Karinding

Dari Wikipedia bahasa Indonesia, ensiklopedia bebas
Loncat ke navigasi Loncat ke pencarian
Karinding bambu (panjang) dan karinding aren (pendek)

Karinding merupakan salah satu alat musik tradisional Indonesia yang cara memainkannya disentil oleh ujung telunjuk sambil ditempel di bibir. Alat musik ini termasuk dalam jenis lamelafon atau idiofon. Biasanya dibuat dari bahan pelepah aren atau dari bambu. Dalam penyebutannya Karinding (sunda) Rinding (Jawa) juga masih sajenis dengan génggong (Bali), serta kuriding dari (Kalimantan Selatan).

Sumber[sunting | sunting sumber]

Karinding saat ini terbanyak dilestarikan oleh suku Sunda, menurut bahasa Karinding dari kata rinding yang dari bahasa jawa yang berarti bising. bila di sunda sebagai alat musik, di jawa sebagai musik pengusir hama yang suka merusak sawah.

Pada hubungan mataram dan cirebon, alat musik karinding di pelajari oleh orang-orang sunda untuk mengusir hama sawah.

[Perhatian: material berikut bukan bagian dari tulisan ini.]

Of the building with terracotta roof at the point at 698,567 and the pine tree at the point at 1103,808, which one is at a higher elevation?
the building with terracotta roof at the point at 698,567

Ada beberapa tempat yang biasa membuat karinding, seperti di lingkung Citamiang, Pasirmukti, Cineam, (Tasikmalaya), lingkung Karinding Sadulur (Kasalur), Cikunten Mangkubumi, (Tasikmalaya), Lingkung Karinding Tunggal Ciamis, Lewo Malangbong, (Garut), dan Cikalongkulon (Cianjur) yang dibuat dari pelepah kawung (enau). Di Limbangan dan Cililin karinding dibujat dari bambu, dan yang menggunakannya adalah para perempuan, dilihat dari bentuknya saperti tusuk biar mudah ditusukan di sanggul rambut. Dann bahan enau kebanyakan dipakai oleh lelaki, bentuknya lebih pendek biar bisa diselipkan dalam wadah rokok. Bentuk karinding ada tiga ruas.

Cara Memainkan[sunting | sunting sumber]

Karinding diletakkan di bibir, lalu bagian pemukulnya agar tercipta resonansi suara. Karindng biasanya dimainkan secara solo atau grup (berisi 2 sampai 5 orang). Seroang diantaranya disebut pengatur nada atau pengatur ritem (rythm). Di daerah Ciawi, dulunya karinding dimainkan bersamaan takokak (alat musik bentuknya mirip daun).

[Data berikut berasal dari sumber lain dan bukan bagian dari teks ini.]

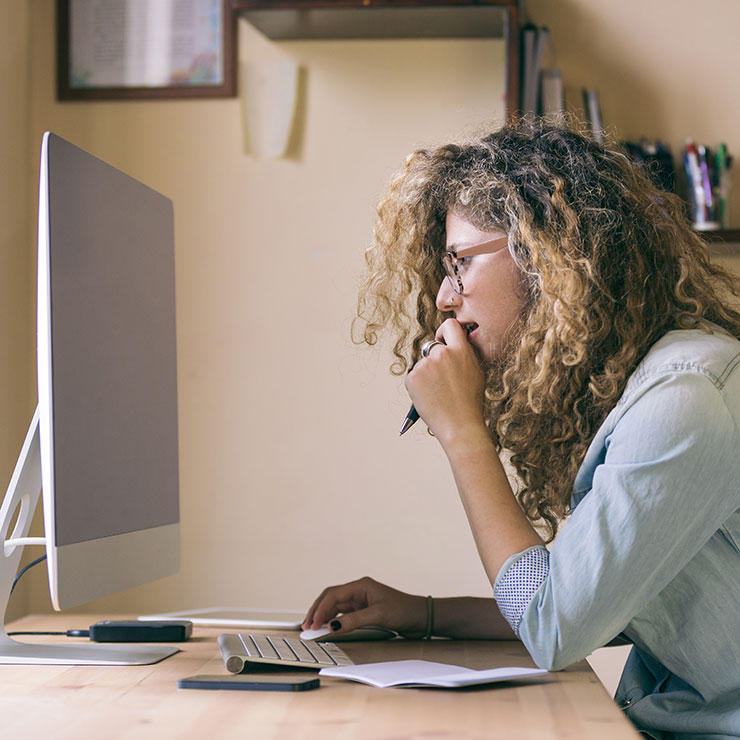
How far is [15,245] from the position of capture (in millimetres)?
2252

Secara konvensional menurut penuturan Abah Olot nada atau pirigan dalam memainkan karinding ada 4 jenis, yaitu: tonggeret, gogondangan, rereogan, dan iring-iringan.

Fungsinya[sunting | sunting sumber]

Karinding yaitu alat buat mengusir hama di sawah. Suara yang dihasilkan dari getaran jarum karinding biasanya bersuara rendah low decible. Suaranya dihasilkan dari gesekan pegangan karinding dan ujung jari yang ditepuk-tepakkan. Suara yang keluar biasanya terdengar seperti suara wereng, belalang, jangkrik, burung, dan lain-lain. Yang zaman sekarang dikenal dengan istilah ultrasonik. Biar betah di sawah, cara membunyikannya menggunakan mulut sehingga resonansina menjadi musik. Sekarang karinding biasa digabungkan dengan alat musik lainnya.

Bedanya membunyikan karinding dengan alat musik jenis mouth harp lainnya yaitu pada tepukan. Kalau yang lain itu disentil. Kalau cara ditepuk dapat mengandung nada yang berbeda-beda. Ketukan dari alat musik karinding disebutnya Rahel, yaitu untuk membedakan siapa yang lebih dulu menepuk dan selanjutnya. Yang pertama menggunakan rahèl kesatu, yang kedua menggunakan rahel kedua, dan seterusnya. Biasanya suara yang dihasilkan oleh karinding menghasilkan berbagai macam suara, diantaranya suara kendang, goong, saron bonang atau bass, rhytm, melodi dan lain-lain. Bahkan karinding bisa membuat lagu sendiri, sebab cara menepuknya beda dengan suara pada mulut yang bisa divariasikan bisa memudahkan kita dalam menghasilkan suara yang warna-warni. Kata orang tua dahulu, dulu menyanyikan lagu bisa pakai karinding, Kalau kita sudah mahir mainkan suara karinding, pasti akan menemukan atau menghasilkan suara buat berbicara, tetapi suara yang keluar seperti suara robotik.